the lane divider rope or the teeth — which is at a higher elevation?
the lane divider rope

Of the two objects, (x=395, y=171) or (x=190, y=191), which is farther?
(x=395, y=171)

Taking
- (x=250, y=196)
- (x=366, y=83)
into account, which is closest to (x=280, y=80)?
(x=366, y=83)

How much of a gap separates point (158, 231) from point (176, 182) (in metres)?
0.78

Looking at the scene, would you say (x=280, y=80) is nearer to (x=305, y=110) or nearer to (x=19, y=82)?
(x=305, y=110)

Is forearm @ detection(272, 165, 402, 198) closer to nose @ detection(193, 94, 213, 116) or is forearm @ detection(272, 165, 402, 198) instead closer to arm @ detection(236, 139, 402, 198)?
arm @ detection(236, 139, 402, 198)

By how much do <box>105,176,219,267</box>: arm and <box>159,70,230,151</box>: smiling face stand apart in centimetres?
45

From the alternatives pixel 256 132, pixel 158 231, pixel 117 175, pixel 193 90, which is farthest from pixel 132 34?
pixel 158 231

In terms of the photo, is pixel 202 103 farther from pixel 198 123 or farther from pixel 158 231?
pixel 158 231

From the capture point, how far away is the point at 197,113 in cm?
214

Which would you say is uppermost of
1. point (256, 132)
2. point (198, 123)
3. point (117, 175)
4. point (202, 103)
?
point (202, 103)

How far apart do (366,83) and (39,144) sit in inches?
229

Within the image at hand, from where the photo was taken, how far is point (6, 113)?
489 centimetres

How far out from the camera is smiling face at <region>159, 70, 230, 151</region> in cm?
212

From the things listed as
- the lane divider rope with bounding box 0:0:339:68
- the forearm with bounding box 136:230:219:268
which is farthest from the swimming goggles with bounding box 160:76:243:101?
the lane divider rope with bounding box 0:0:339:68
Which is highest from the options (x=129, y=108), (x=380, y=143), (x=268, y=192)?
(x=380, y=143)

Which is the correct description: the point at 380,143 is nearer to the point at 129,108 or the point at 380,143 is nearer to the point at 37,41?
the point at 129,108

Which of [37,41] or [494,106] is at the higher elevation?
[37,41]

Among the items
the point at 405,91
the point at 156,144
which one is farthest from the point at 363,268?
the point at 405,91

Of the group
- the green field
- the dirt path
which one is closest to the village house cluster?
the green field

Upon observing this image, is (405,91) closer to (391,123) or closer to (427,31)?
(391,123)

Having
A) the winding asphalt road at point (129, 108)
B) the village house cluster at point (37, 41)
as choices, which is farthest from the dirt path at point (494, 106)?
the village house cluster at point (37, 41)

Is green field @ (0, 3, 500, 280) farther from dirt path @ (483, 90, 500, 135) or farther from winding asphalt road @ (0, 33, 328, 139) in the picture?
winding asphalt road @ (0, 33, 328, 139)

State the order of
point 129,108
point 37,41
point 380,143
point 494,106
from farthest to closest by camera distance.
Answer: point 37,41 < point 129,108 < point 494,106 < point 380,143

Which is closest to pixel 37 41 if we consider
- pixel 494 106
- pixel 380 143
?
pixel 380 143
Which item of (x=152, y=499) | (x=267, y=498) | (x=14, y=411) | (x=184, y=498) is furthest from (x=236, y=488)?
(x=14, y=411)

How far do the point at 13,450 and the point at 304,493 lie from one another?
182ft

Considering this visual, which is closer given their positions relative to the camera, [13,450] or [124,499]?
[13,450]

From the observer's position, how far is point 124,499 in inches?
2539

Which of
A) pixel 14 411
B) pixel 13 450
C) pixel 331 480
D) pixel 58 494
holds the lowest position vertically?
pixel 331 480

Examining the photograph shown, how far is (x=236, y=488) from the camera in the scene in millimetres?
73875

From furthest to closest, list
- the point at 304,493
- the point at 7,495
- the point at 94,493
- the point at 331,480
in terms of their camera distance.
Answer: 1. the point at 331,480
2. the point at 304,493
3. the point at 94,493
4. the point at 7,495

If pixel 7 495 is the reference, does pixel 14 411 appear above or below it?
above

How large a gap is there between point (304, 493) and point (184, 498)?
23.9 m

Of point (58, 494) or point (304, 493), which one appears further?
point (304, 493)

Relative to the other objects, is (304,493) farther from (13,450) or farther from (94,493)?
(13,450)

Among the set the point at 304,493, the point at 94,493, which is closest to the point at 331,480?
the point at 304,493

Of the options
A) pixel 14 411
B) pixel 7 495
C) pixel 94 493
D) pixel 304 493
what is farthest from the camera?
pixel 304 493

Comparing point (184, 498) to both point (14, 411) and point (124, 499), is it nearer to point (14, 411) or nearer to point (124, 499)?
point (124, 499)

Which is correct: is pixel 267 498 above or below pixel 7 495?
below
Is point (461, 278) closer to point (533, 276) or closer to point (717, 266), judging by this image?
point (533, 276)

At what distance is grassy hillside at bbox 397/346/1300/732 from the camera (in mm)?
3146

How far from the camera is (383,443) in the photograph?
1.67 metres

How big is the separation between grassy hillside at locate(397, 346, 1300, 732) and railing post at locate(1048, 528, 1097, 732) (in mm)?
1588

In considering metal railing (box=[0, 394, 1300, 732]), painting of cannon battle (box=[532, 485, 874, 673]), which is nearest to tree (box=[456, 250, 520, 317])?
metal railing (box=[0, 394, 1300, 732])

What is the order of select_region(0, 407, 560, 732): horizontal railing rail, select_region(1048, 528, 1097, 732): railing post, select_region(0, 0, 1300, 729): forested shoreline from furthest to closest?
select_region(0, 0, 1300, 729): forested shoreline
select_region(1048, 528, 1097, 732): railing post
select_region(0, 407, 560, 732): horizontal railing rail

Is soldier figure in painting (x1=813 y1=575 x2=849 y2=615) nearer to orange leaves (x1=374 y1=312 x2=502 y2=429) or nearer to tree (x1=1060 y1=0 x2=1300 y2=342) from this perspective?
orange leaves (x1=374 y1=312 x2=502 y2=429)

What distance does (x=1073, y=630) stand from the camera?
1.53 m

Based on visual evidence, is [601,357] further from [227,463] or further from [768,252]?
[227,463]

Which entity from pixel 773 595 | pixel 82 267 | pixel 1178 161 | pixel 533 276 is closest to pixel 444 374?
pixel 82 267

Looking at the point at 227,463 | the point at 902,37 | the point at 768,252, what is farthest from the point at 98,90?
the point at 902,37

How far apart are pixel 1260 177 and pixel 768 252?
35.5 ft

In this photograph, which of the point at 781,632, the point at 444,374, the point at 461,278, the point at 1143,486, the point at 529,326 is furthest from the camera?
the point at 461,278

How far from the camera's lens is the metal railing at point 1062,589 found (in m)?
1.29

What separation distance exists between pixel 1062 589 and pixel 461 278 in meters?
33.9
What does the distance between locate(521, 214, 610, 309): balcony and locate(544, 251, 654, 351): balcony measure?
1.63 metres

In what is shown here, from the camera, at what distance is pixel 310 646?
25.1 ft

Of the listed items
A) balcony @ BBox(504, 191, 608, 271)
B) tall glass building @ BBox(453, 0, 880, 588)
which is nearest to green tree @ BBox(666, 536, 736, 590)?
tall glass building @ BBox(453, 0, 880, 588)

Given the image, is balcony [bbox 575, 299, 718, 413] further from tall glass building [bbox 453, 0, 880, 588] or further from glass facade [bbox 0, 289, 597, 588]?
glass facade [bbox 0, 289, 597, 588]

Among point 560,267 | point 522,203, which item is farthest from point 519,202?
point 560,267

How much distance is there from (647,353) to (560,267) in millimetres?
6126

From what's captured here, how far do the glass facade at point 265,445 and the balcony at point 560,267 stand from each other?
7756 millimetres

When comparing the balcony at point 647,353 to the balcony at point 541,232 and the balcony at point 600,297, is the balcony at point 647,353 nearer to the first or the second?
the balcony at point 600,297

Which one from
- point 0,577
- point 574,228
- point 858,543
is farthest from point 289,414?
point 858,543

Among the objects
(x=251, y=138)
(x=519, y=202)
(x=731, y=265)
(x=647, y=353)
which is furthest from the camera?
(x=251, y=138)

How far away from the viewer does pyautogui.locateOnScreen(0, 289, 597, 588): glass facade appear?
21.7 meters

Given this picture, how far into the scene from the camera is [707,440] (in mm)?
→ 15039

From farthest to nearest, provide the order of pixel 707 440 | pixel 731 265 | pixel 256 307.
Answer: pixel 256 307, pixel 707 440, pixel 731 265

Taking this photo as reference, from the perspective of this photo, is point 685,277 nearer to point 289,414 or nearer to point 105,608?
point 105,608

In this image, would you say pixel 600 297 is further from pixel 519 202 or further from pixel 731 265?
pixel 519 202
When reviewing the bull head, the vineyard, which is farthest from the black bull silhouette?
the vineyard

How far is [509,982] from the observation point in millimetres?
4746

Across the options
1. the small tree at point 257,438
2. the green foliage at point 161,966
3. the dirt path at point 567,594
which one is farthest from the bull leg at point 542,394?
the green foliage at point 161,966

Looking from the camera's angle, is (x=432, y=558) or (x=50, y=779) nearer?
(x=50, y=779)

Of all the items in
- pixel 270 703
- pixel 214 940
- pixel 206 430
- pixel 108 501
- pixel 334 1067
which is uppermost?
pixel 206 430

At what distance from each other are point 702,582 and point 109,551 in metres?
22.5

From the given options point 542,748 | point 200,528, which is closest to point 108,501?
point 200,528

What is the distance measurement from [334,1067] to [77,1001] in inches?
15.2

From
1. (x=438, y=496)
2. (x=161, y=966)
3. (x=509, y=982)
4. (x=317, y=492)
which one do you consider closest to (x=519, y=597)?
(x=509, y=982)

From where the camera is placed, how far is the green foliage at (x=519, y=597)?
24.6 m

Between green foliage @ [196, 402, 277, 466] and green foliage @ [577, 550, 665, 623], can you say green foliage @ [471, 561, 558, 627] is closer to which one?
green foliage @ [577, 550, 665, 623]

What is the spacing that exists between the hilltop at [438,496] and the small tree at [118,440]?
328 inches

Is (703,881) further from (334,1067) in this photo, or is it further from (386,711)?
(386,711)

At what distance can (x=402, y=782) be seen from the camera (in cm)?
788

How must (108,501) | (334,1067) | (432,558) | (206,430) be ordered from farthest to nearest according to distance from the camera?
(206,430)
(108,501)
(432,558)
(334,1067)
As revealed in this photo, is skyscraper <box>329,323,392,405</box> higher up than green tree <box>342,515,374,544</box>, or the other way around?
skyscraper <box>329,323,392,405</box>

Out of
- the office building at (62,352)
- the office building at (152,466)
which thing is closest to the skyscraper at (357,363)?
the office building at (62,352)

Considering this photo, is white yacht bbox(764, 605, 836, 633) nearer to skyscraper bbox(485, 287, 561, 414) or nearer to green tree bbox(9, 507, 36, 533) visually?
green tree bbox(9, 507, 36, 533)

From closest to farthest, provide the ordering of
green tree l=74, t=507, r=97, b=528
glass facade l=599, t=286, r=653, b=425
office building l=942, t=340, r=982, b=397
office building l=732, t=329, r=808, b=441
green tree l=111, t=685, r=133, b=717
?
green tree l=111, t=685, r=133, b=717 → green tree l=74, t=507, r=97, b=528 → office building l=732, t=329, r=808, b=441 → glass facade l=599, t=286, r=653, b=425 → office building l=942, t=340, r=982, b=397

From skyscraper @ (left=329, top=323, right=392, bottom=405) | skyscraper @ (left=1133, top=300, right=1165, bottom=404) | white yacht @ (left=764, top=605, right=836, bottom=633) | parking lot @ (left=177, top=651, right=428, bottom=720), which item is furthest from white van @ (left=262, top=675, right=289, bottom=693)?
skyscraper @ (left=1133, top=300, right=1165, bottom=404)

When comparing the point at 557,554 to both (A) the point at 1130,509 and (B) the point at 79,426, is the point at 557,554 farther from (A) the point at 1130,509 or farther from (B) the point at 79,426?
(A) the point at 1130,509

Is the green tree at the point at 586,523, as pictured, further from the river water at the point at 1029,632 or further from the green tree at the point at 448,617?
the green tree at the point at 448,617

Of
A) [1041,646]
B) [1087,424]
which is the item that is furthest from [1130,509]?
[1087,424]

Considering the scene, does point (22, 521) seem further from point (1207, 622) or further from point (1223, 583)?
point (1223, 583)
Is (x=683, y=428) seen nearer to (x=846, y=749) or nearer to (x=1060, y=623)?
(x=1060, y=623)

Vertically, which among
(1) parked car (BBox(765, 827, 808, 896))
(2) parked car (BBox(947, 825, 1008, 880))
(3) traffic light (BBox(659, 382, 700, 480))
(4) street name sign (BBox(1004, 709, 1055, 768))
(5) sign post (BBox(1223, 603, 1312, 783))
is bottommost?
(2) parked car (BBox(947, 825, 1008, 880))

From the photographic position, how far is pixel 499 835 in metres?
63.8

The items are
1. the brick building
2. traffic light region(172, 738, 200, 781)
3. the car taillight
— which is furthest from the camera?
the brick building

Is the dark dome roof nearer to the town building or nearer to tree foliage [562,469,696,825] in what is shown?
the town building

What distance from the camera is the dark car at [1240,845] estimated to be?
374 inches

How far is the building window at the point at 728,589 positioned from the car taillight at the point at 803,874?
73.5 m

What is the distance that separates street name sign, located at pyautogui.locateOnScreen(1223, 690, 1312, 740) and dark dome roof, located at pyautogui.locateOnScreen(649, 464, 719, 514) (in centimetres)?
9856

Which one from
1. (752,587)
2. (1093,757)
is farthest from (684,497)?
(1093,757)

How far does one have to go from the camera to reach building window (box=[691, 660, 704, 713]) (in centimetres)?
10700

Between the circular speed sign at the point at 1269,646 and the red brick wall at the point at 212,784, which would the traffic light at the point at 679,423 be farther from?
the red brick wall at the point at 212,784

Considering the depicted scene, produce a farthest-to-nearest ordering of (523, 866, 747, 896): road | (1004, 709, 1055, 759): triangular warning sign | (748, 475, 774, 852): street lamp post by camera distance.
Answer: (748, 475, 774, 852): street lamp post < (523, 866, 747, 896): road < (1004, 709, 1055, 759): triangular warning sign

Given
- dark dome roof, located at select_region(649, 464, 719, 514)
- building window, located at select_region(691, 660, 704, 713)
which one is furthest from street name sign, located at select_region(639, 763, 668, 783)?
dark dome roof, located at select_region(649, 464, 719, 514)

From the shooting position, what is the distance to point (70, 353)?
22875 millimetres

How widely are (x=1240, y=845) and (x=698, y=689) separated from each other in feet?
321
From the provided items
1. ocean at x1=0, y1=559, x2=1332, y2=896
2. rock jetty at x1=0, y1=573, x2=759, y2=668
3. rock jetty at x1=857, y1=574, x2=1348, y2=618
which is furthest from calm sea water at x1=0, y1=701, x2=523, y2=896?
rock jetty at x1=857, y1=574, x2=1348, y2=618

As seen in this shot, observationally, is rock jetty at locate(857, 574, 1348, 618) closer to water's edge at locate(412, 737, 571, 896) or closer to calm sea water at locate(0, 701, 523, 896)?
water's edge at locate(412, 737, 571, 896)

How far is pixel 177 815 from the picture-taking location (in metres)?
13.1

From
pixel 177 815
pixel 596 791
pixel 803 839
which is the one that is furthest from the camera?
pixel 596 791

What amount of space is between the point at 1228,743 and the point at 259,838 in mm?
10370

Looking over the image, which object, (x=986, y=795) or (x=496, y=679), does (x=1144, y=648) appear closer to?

■ ■ ■ ■

> _Exercise_
Copy out the lines from the line containing "Considering the depicted" to the end of the listing above, without alteration.

> _Written response_
Considering the depicted scene, produce a farthest-to-nearest ordering of (523, 866, 747, 896): road | (1004, 709, 1055, 759): triangular warning sign | (748, 475, 774, 852): street lamp post by camera distance.
Answer: (748, 475, 774, 852): street lamp post < (523, 866, 747, 896): road < (1004, 709, 1055, 759): triangular warning sign

Given
- dark dome roof, located at select_region(649, 464, 719, 514)
- building window, located at select_region(691, 660, 704, 713)
which one is furthest from street name sign, located at select_region(639, 763, 668, 783)?
dark dome roof, located at select_region(649, 464, 719, 514)

From the shooting position, what is the distance to point (70, 353)?
22875 millimetres

How widely are (x=1240, y=845) and (x=698, y=689) separated from each other in feet?
321
From the provided items
1. ocean at x1=0, y1=559, x2=1332, y2=896
2. rock jetty at x1=0, y1=573, x2=759, y2=668
3. rock jetty at x1=857, y1=574, x2=1348, y2=618
which is furthest from calm sea water at x1=0, y1=701, x2=523, y2=896?
rock jetty at x1=857, y1=574, x2=1348, y2=618

As seen in this shot, observationally, is rock jetty at locate(857, 574, 1348, 618) closer to water's edge at locate(412, 737, 571, 896) or closer to calm sea water at locate(0, 701, 523, 896)?
water's edge at locate(412, 737, 571, 896)

How far is pixel 177 815 from the picture-taking location (in metres)?
13.1

From
pixel 177 815
pixel 596 791
pixel 803 839
which is the one that is furthest from the camera?
pixel 596 791

What amount of space is between the point at 1228,743 and the point at 259,838 in mm?
10370

Looking over the image, which object, (x=986, y=795) or (x=496, y=679), does (x=1144, y=648) appear closer to?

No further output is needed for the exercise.